You can also use them to normal functions, and if you only provide an rvalue reference argument you can force the caller to create the object and let the function do the move. This is more of an example than a really good use, but in my rendering library, I have assigned a string to all the loaded resources, so that it is easier to see what each object represents in the debugger. The interface is something like this:

您也可以将它们用于普通函数，如果您只提供一个右值引用参数，您可以强制调用者创建对象并让函数执行移动。这与其说是一个很好的用途，不如说是一个示例，但在我的渲染库中，我为所有加载的资源分配了一个字符串，以便更容易查看每个对象在调试器中代表什么。界面是这样的：

TextureHandle CreateTexture(int width, int height, ETextureFormat fmt, string&& friendlyName)
{
    std::unique_ptr<TextureObject> tex = D3DCreateTexture(width, height, fmt);
    tex->friendlyName = std::move(friendlyName);
    return tex;
}

It is a form of a 'leaky abstraction' but allows me to take advantage of the fact I had to create the string already most of the time, and avoid making yet another copying of it. This isn't exactly high-performance code but is a good example of the possibilities as people get the hang of this feature. This code actually requires that the variable either be a temporary to the call, or std::move invoked:

这是一种“泄漏抽象”的形式，但允许我利用我在大多数情况下必须创建字符串的事实，并避免再次复制它。这不是完全高性能的代码，但是当人们掌握了这个功能时，它是一个很好的例子。
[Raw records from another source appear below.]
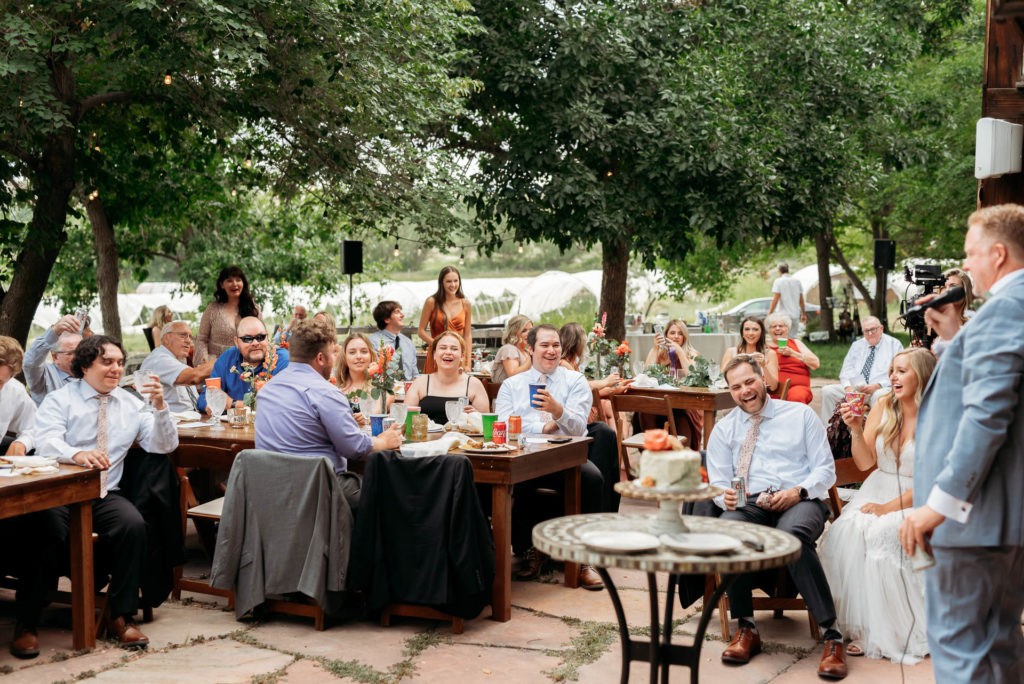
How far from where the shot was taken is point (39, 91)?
7.42 m

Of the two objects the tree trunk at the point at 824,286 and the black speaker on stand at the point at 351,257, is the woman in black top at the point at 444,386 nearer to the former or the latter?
the black speaker on stand at the point at 351,257

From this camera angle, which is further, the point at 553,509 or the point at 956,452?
the point at 553,509

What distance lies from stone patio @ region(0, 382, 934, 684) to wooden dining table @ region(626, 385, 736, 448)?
265 cm

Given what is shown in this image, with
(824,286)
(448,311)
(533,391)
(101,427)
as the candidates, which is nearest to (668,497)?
(533,391)

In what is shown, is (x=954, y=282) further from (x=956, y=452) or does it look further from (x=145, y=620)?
(x=145, y=620)

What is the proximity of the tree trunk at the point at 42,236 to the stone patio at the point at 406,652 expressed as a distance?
434 centimetres

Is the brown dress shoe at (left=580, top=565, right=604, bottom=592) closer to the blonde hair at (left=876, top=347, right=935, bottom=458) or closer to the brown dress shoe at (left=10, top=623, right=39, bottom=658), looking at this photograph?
the blonde hair at (left=876, top=347, right=935, bottom=458)

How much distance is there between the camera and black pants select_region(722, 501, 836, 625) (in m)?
4.27

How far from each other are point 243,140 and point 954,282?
7798 mm

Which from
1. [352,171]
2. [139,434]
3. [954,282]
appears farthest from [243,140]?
[954,282]

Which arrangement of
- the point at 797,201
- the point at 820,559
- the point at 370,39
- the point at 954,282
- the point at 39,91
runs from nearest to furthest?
the point at 820,559 → the point at 954,282 → the point at 39,91 → the point at 370,39 → the point at 797,201

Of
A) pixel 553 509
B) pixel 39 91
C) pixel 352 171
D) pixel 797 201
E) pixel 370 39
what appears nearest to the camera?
pixel 553 509

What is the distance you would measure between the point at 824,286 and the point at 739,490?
21448 mm

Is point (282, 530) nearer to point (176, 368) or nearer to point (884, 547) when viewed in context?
point (176, 368)
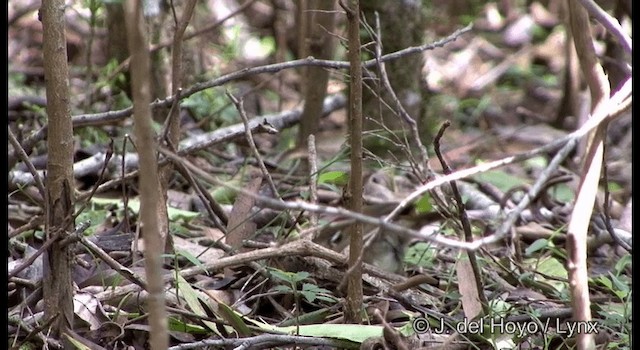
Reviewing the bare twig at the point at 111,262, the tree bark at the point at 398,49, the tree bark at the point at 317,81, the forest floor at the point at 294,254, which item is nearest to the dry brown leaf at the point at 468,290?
the forest floor at the point at 294,254

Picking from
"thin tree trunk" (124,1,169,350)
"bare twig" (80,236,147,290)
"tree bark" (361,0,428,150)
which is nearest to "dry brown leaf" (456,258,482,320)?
"bare twig" (80,236,147,290)

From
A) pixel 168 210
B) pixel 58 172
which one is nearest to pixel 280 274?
pixel 58 172

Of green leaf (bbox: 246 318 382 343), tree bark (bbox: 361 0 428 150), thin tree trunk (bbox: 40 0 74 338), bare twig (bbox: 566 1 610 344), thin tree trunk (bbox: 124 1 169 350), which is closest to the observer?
thin tree trunk (bbox: 124 1 169 350)

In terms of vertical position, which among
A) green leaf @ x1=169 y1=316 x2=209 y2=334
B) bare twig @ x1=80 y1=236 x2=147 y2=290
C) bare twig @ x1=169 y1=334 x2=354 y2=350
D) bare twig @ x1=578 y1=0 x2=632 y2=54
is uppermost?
bare twig @ x1=578 y1=0 x2=632 y2=54

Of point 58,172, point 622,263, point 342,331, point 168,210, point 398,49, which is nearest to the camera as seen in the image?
point 58,172

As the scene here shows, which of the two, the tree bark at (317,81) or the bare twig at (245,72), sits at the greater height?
the tree bark at (317,81)

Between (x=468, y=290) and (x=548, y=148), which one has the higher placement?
(x=548, y=148)

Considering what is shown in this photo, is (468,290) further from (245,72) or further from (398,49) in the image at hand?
(398,49)

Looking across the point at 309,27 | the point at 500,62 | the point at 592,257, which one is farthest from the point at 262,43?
the point at 592,257

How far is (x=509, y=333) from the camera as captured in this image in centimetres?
167

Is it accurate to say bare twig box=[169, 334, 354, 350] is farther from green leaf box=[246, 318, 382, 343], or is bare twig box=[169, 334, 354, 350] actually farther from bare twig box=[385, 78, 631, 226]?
bare twig box=[385, 78, 631, 226]

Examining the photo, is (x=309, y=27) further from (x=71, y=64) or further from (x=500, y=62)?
(x=500, y=62)

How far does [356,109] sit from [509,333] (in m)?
0.54

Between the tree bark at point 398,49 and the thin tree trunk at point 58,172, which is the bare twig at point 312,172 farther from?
the tree bark at point 398,49
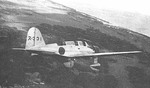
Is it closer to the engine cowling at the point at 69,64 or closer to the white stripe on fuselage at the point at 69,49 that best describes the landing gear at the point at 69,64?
the engine cowling at the point at 69,64

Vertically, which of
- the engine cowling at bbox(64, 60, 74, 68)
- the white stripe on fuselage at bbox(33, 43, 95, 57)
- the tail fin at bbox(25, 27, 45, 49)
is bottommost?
the engine cowling at bbox(64, 60, 74, 68)

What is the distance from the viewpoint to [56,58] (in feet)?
73.4

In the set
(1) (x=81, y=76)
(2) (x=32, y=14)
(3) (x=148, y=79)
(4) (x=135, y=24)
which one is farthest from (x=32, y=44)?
(4) (x=135, y=24)

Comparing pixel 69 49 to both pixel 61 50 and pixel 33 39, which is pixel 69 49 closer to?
pixel 61 50

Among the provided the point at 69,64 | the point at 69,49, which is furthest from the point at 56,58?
the point at 69,49

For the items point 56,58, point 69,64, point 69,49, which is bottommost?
point 69,64

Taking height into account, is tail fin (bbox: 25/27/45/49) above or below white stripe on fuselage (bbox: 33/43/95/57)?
above

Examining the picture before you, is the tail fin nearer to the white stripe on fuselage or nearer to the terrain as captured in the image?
the white stripe on fuselage

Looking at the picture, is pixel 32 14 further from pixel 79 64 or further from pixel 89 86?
pixel 89 86

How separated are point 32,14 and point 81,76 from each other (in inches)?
942

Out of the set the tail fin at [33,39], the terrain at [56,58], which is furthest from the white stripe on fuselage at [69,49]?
the terrain at [56,58]

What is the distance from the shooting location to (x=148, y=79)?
28.0 meters

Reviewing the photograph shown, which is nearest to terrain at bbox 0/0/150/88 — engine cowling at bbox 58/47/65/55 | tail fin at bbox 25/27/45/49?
tail fin at bbox 25/27/45/49

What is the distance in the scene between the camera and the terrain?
1961 cm
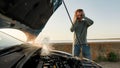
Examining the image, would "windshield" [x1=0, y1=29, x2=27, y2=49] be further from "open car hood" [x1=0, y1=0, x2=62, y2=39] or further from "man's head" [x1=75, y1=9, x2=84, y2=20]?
"man's head" [x1=75, y1=9, x2=84, y2=20]

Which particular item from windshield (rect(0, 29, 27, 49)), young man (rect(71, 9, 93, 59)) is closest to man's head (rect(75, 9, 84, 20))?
young man (rect(71, 9, 93, 59))

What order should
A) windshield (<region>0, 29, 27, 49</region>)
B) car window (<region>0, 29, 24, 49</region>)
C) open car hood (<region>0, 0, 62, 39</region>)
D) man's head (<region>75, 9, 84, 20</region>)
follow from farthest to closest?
man's head (<region>75, 9, 84, 20</region>) < windshield (<region>0, 29, 27, 49</region>) < car window (<region>0, 29, 24, 49</region>) < open car hood (<region>0, 0, 62, 39</region>)

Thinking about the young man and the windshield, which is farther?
the young man

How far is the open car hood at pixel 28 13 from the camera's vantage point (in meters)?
2.92

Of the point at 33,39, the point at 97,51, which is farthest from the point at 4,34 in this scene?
the point at 97,51

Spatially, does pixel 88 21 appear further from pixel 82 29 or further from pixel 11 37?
pixel 11 37

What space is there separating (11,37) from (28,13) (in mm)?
633

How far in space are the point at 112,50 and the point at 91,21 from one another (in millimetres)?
6503

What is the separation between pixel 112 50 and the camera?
13.3 m

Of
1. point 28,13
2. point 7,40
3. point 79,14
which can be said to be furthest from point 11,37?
point 79,14

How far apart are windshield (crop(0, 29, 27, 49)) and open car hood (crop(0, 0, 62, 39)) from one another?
191mm

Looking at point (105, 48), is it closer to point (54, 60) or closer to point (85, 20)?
point (85, 20)

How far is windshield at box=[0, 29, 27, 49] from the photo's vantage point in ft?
11.0

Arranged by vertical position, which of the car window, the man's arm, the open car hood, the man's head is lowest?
the car window
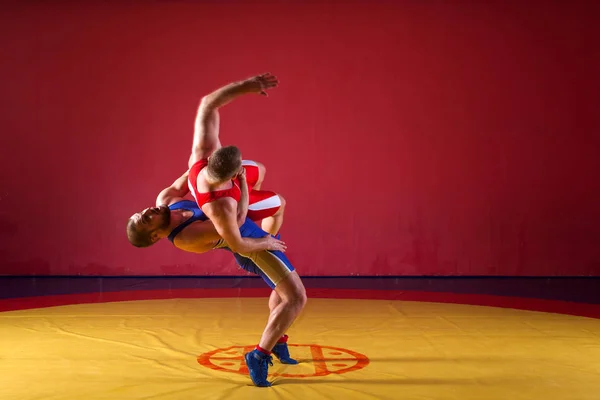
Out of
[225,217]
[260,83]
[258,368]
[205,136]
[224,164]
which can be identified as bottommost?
[258,368]

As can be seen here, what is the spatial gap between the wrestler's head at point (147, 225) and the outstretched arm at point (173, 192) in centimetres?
47

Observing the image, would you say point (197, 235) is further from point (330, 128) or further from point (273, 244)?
point (330, 128)

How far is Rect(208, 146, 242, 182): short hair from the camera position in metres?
2.79

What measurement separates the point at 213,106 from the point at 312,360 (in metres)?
1.43

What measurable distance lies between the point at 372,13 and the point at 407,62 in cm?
73

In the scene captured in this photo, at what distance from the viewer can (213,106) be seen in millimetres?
3227

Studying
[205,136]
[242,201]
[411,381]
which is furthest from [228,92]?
[411,381]

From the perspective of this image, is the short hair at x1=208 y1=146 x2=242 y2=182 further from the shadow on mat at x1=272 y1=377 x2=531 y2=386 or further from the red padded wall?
the red padded wall

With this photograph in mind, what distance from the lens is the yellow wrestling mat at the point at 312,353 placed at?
9.21 feet

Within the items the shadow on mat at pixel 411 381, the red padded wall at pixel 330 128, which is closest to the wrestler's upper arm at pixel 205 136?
the shadow on mat at pixel 411 381

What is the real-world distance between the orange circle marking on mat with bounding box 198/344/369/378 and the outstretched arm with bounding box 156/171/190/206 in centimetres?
87

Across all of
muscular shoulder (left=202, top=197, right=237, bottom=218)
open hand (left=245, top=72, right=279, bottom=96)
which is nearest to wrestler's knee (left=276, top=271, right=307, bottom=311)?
muscular shoulder (left=202, top=197, right=237, bottom=218)

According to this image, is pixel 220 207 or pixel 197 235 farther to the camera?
pixel 197 235

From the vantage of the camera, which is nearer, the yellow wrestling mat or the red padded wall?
the yellow wrestling mat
这段代码实际上要求变量要么是调用的临时变量，要么是调用 std::move：

// move from temporary
TextureHandle htex = CreateTexture(128, 128, A8R8G8B8, string("Checkerboard"));

or

或者

// explicit move (not going to use the variable 'str' after the create call)
string str("Checkerboard");
TextureHandle htex = CreateTexture(128, 128, A8R8G8B8, std::move(str));

or

或者

// explicitly make a copy and pass the temporary of the copy down
// since we need to use str again for some reason
string str("Checkerboard");
TextureHandle htex = CreateTexture(128, 128, A8R8G8B8, string(str));

but this won't compile!

但这不会编译！

string str("Checkerboard");
TextureHandle htex = CreateTexture(128, 128, A8R8G8B8, str);

Not an answer per se, but a guideline. Most of the time there is not much sense in declaring local T&&variable (as you did with std::vector<int>&& rval_ref). You will still have to std::move()them to use in foo(T&&)type methods. There is also the problem that was already mentioned that when you try to return such rval_reffrom function you will get the standard reference-to-destroyed-temporary-fiasco.

本身不是答案，而是指南。大多数情况下，声明局部T&&变量并没有多大意义（就像您对 所做的那样std::vector<int>&& rval_ref）。您仍然需要std::move()在foo(T&&)类型方法中使用它们。还有一个已经提到的问题，当您尝试rval_ref从函数返回此类时，您将获得标准的销毁临时惨败参考。

Most of the time I would go with following pattern:

大多数时候我会采用以下模式：

// Declarations
A a(B&&, C&&);
B b();
C c();

auto ret = a(b(), c());

You don't hold any refs to returned temporary objects, thus you avoid (inexperienced) programmer's error who wish to use a moved object.

您没有对返回的临时对象持有任何引用，因此您可以避免希望使用移动对象的（没有经验的）程序员的错误。

auto bRet = b();
auto cRet = c();
auto aRet = a(std::move(b), std::move(c));

// Either these just fail (assert/exception), or you won't get 
// your expected results due to their clean state.
bRet.foo();
cRet.bar();

Obviously there are (although rather rare) cases where a function truly returns a T&&which is a reference to a non-temporaryobject that you can move into your object.

显然，在某些情况下（尽管相当少见），函数真正返回 a T&&，它是对可以移入对象的非临时对象的引用。

Regarding RVO: these mechanisms generally work and compiler can nicely avoid copying, but in cases where the return path is not obvious (exceptions, ifconditionals determining the named object you will return, and probably couple others) rrefs are your saviors (even if potentially more expensive).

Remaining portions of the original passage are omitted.